Alfred came across as a realist selling wine in a capricious market. The estate has been gradually embracing modern practices (biodynamics, flying winemakers, restrained oak) that look good in glossy brochures. When I think of Pontet-Canet I think of horses, yet there are currently only five for 81 ha. Alfred was coy about this. “We have tractors, but the photographer prefers horses.”

To his credit, he has refused micro-oxygenation and he recommends reading Steiner as a cure for insomnia. And his wines are delicious.

Is there even such thing as unoaked Bordeaux, or unoaked cabernet, from anywhere? Or did he mean he would prefer to use less oak, or maybe no new oak?

Nice note s Howard, thank s
Just to see it in perspective if you give the 2009 vintage 93 points, what is in your opinion a 100 pointer?
Best regards

Harry, I’m not claiming any great science to my ratings. They are mainly to show my relative preference. I am not comfortable with anything being 100 points. I would reserve 96 to 99 points for a great wine experience eg a First Growth, DRC or D’Yquem from a great vintage, so my 95 for the '05 is a very good score. I can see how someone could see the '09 as perfection, it’s just not, at the moment, to my palate.

Chris, I agree. I understood “no oak” as old oak, large barrels.

Andrew, I agree with your comments and like your horses/ha point, that I missed.

Guillaume and Brady, the conundrum of the tasting was why were the '09 and '10 so different in character to the other wines? As '07 is atypical, it would have been good to have the '06 and '08 to see any trend that got him to the '09 and '10 style.

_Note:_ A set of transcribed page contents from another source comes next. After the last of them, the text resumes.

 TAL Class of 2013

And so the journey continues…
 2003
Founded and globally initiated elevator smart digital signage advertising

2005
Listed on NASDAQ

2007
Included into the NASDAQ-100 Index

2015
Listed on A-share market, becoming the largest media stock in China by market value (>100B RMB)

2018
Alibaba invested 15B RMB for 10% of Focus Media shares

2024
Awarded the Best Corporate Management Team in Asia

Given his stated aversion to winemaking techniques, all Alfred offered as explanations were greater bioD, pick dates and improving vineyard management. One could however speculate about the influence of Michel Rolland from 2009 …

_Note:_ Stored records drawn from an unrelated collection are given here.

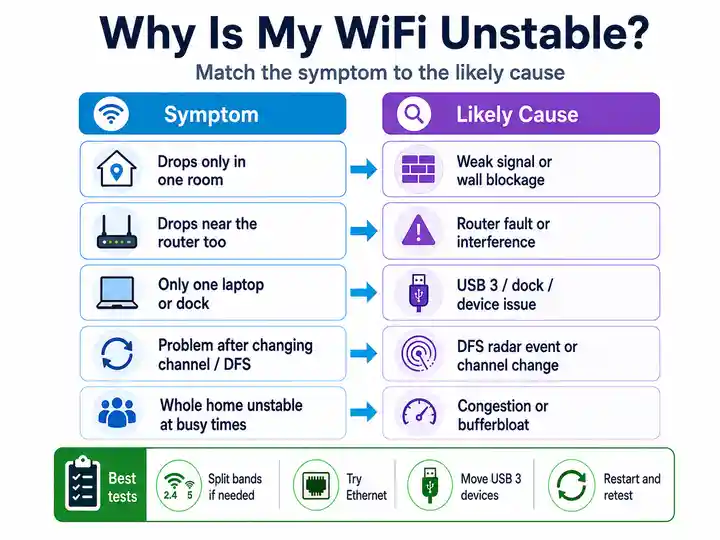 Why Is My WiFi Unstable?

Match the symptom to the likely cause

| Symptom | Likely Cause |
|---|---|
| Drops only in one room | Weak signal or wall blockage |
| Drops near the router too | Router fault or interference |
| Only one laptop or dock | USB 3 / dock / device issue |
| Problem after changing channel / DFS | DFS radar event or channel change |
| Whole home unstable at busy times | Congestion or bufferbloat |

Best tests

2.4 5 Split bands if needed

Try Ethernet

Move USB 3 devices

Restart and retest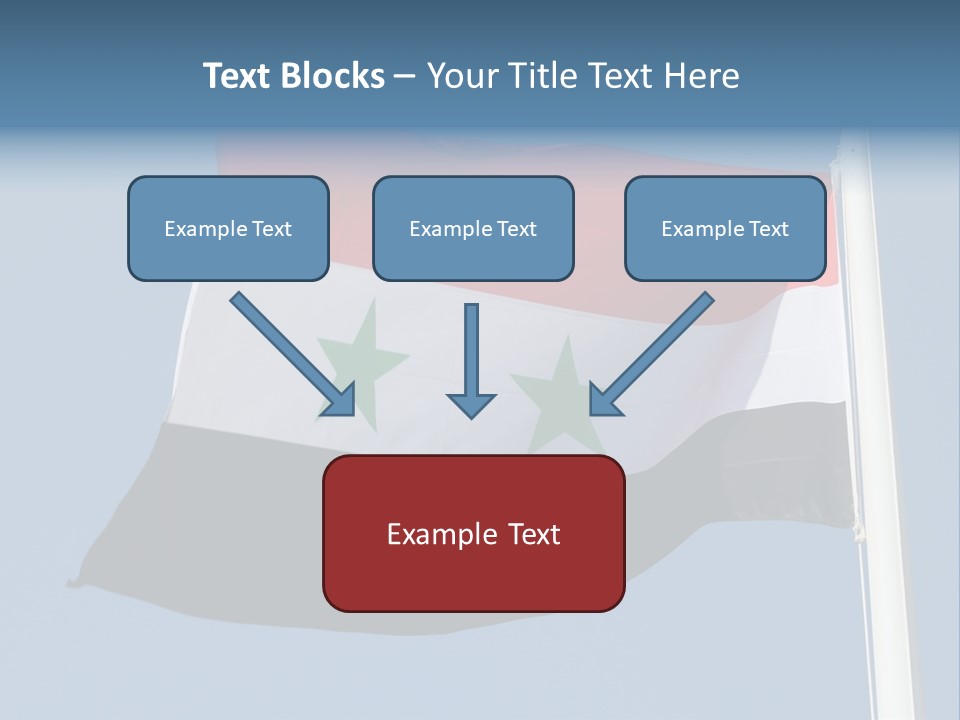 Text Blocks – Your Title Text Here

Example Text

Example Text

Example Text

Example Text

Fred, I saw you nailed my preferences between these vintages in another thread …

Mark, “unbalanced” is not the best descriptor for what I did not like in the '00. Perhaps better to say a bit flat, which people interpreted as either closed or very forward. Thierry interpreted it as prematurely evolved with the fruit drying out. I initially put this down to bottle variation but there were similar comments from Auckland where the bottles were from another source. However, others will be able to comment …

Neal, I agree that the '03 is very good in the context of a difficult vintage (the freshness), just that other vintages showed better IMO.